I wish I could find the poll regarding how long the viewers or readers thought that "TomKat's" (Tom Cruise and Katie Holmes, in case you didn't already know) marriage would last but I found it very insteresting. I forgot what the other two options were (I think it was "Less than a year" and "More than a year"), but the one option that caught my eye was "Who cares?", which got 73%. I wholly agree with the majority: Who cares? I've lost all respect for the man, and I wouldn't have even brought up Tom here, but the poll's results were just too good to not have at least a brief mention, and now that mention has passed.
I've had at least a couple of people ask me just what it is that I expect the Democratic Party to do, seeing as how I complain so much about them on my blog. I gave that some thought, and perhaps the mistake here is having expectations at all. The Dems are a political party, and "the nature of the beast" for political parties is to get elected - and usually by whatever means works at the time.
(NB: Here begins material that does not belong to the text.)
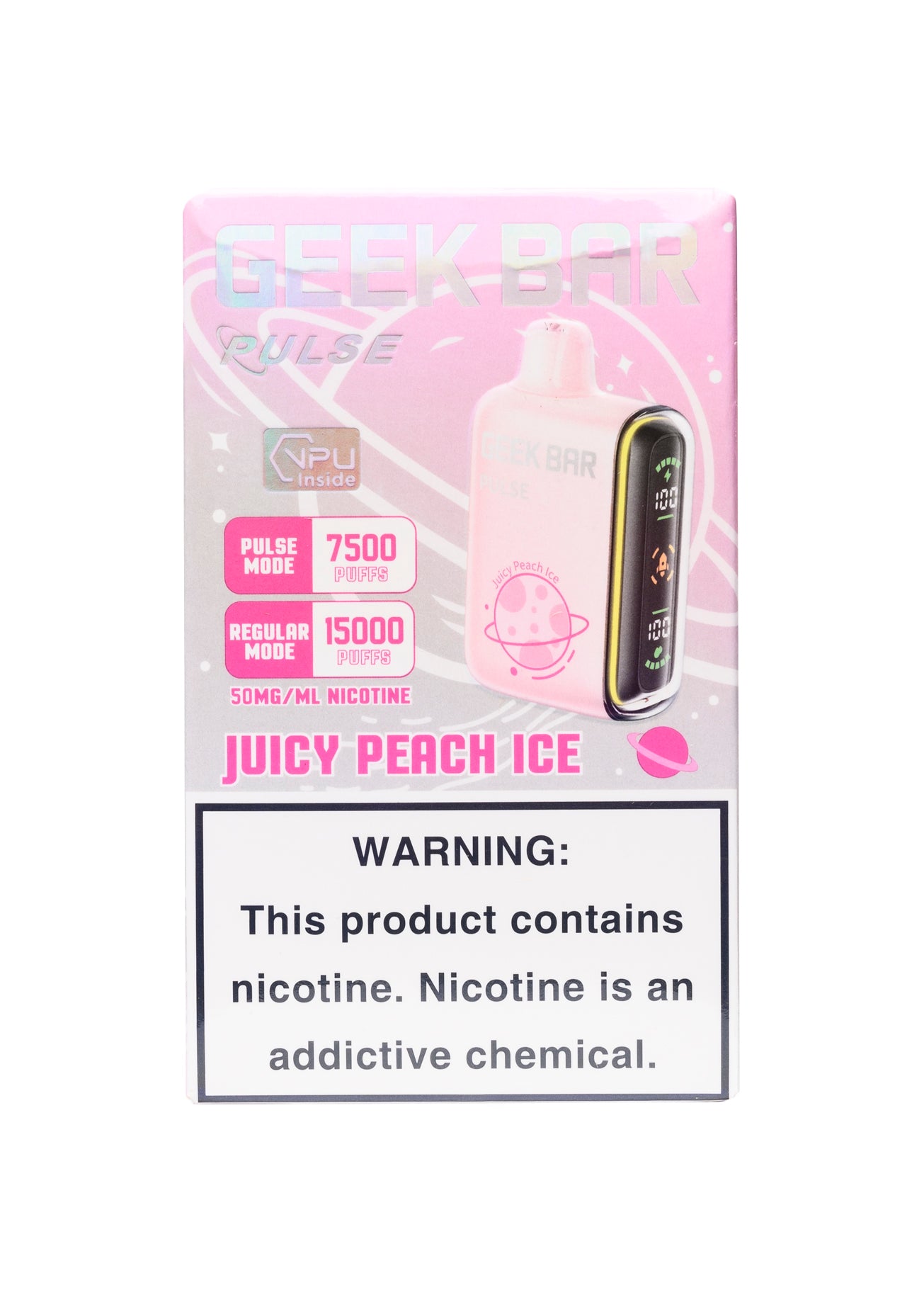 Geek Bar Pulse 15000 Juicy Peach Ice | GetPop Geek Bar Pulse 15000 Juicy Peach Ice | GetPop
So is it wrong to expect the Dems to do only what political parties generally do? I don't know - maybe so.
The GOP certainly operates by the same principle as well. For instance, the GOP claims to the the "prolife party", and yet, more often than not, their efforts in the prolife cause fall short of expectations (there's that word again). What this means is that the GOP is the "prolife party" largely because the Dems are the "prochoice party", and not much else. Basically, each party strives to be what the other party is not - one is "pro-" this and the other is "anti-" that. This makes the Dems and the GOP essentially two sides of the same coin. This is not the stuff that inspires people to believe in their leaders.
However, this topic deserves a more thorough discuss of what I expect from the Dems and why I feel that they have fallen short. I'll give this more thought and post here probably later this week. If you have other thoughts on this, let me know.
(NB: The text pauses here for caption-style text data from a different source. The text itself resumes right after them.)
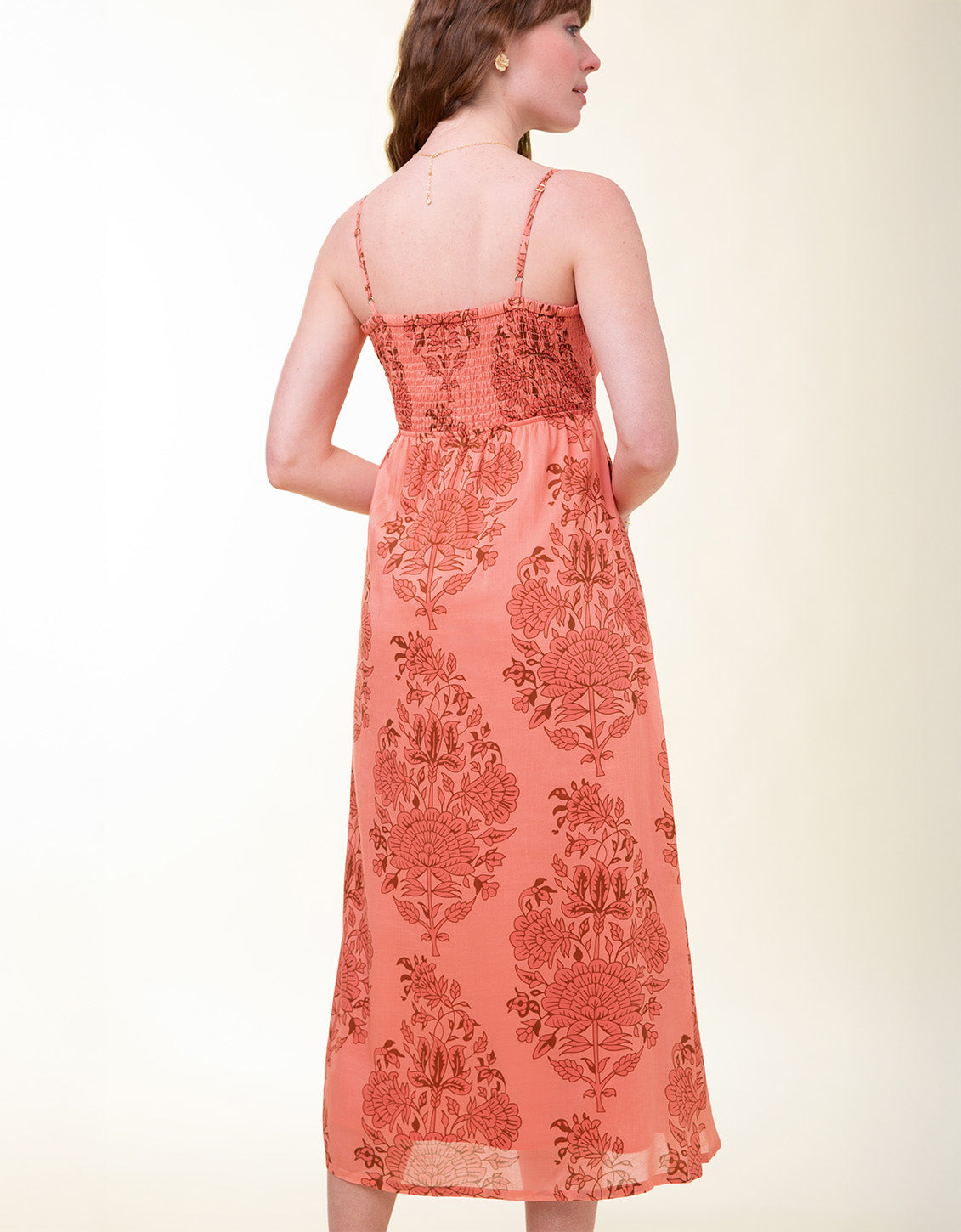  Rosie Midi Dress McAllister Boho Pink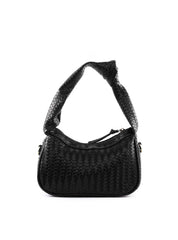 Bolsa Hobo Tressê com Nó na Alça - Preta BSI-6395 - PR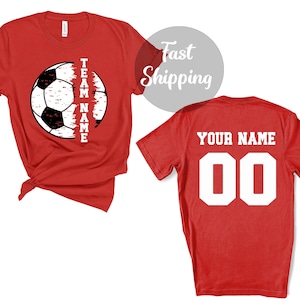 Custom Soccer Shirts, Personalize Shirt,Custom Shirt,Sports Parent Shirt, Soccer Mom Shirt, Cute Mom Shirt, Sports Shirt, Soccer Team Shirt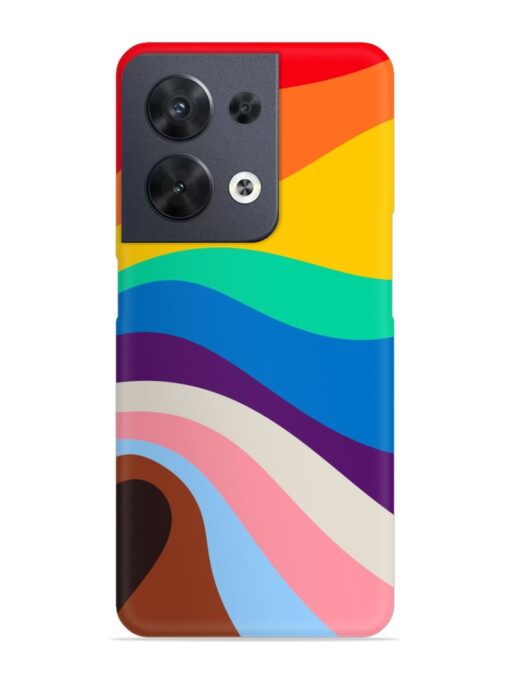 Minimal Pride Art Snap Case for Oppo Reno 8 (5G) Zapvi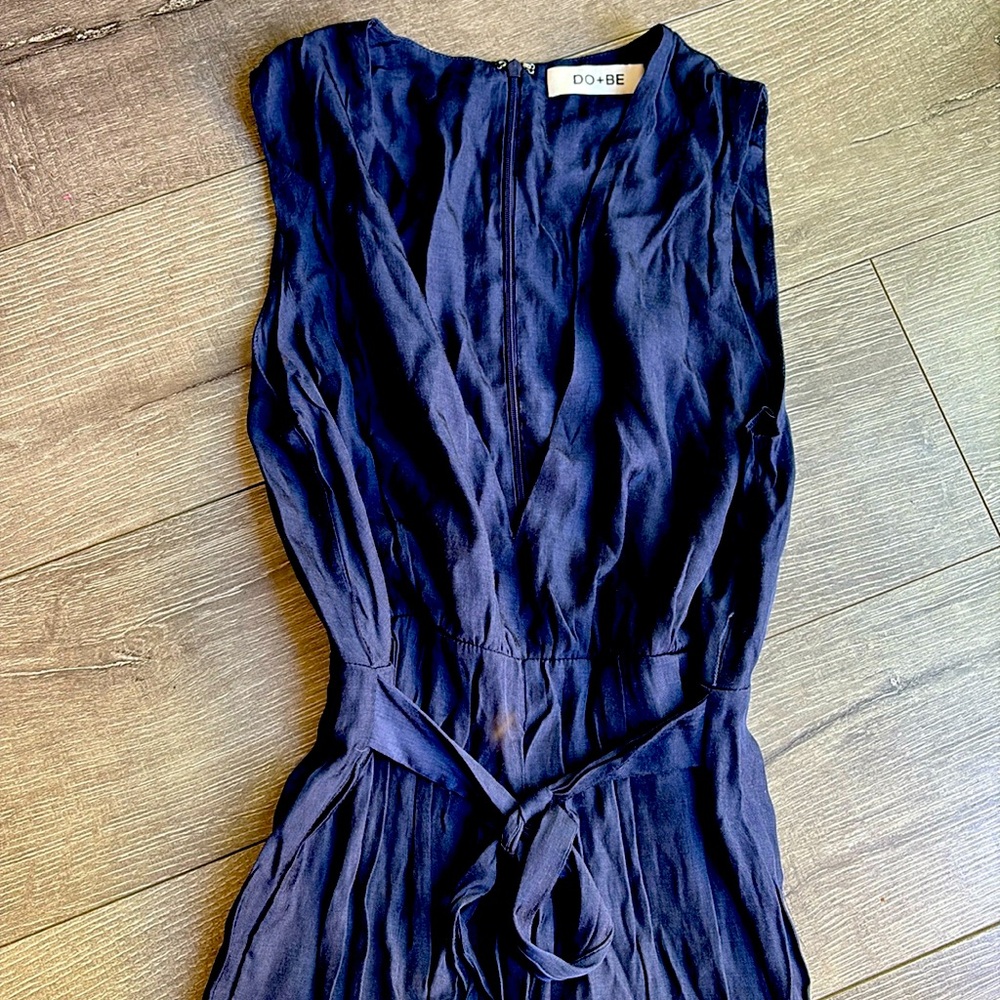 Do+Be Navy Jumpsuit With Waist Tie, NWT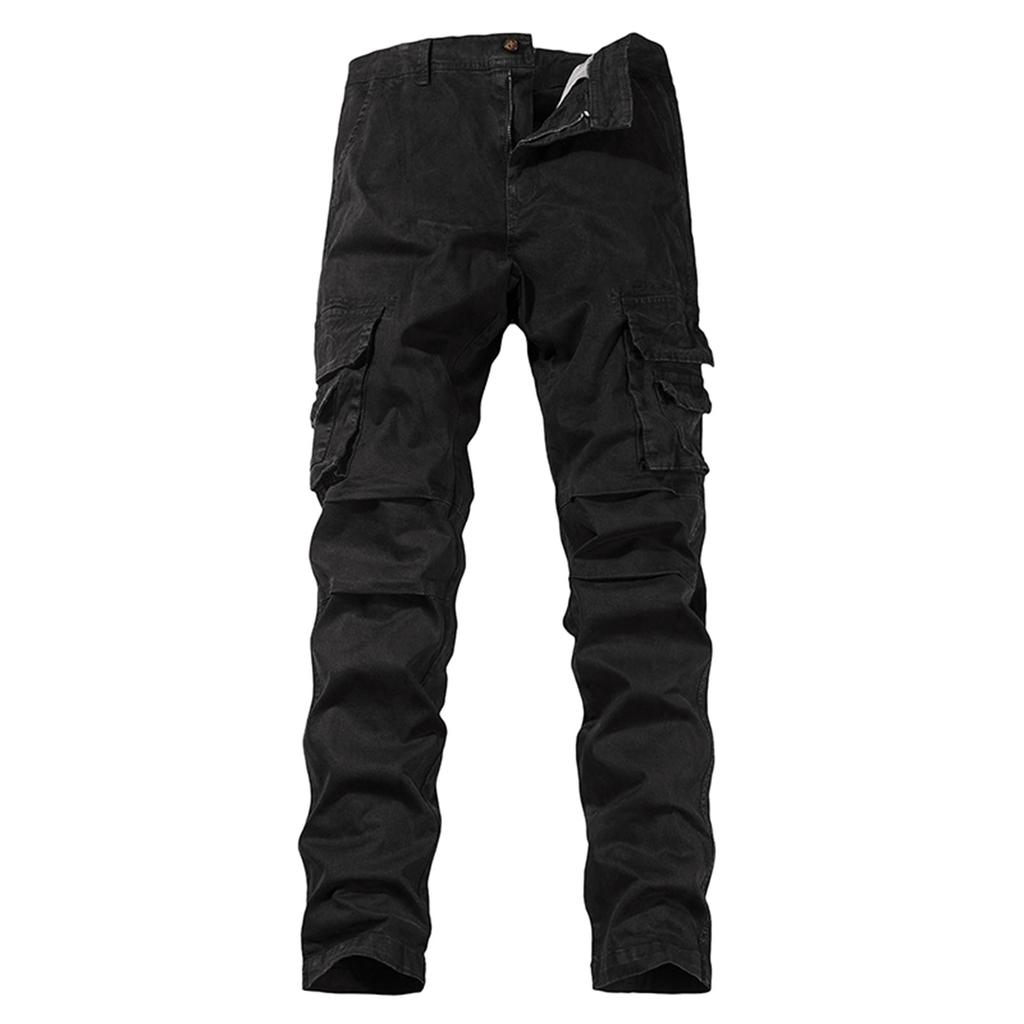 Men's Casual Relaxed Fit Cargo Pants, Outdoor Hiking Pants Cotton Twill  Pants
I haven't discussed sports on my blog in a long time, so let's take care of that today, shall we? :-)
College football is starting to get down to its final weeks, and once again, the Bowl Championship Series (BCS) does everything to rob the postseason of its potential drama, especially when compared to the postseason structure of the college basketball postseason. In college basketball, a selection of 65 teams is picked into brackets, and they all play each other until there is a final two to compete for the championship. This format allows a team to see how far they can go riding soley on their heart and their guts.
In other words, the little team from Slackjaw, Mississippi has just as much of a chance of being the national champion as the big team from Georgetown (usually a basketball powerhouse) provided that they make it to the "Big Dance". Keeping up with little Slackjaw U. to see how high up the bracket it goes is part of the familiar American underdog story. We love the underdog story. When Slackjaw U. beats Georgetown, we just love it to death. We'll put the Slackjaw team on the Today Show, the Tonight Show, and perhaps even make a movie of the week of their story. They might even make a visit to the White House, and we'll follow their victory tour the whole way.
The football postseason set-up, however, favors the big schools with the power and money, and politics totally slants in favor of those schools. In other words, the football team from Slackjaw U. will never get the chance to be the national champion, because it doesn't belong to a "BCS conference", which is an arrangement guaranteed to favor the big schools against the little schools.
In fact, since some of you asked me about what I consider the difference between the Democrats and the GOP, then these two types of postseason formats does it pretty well: The March Madness format is a Democrat style, in which anyone can go the distance provided that they keep winning, and the BCS format is a GOP style, in which only those that are in the "in" (that is, the BCS) conferences have the chance to go the distance - everyone else has virtually no chance unless an extraordinary and highly unlikely set of circumstances somehow puts them there. And to date, no team other than a BCS conference team has been in the national championship in the entire time that the BCS format has been in place.
That's it for now, folks. Have a great week!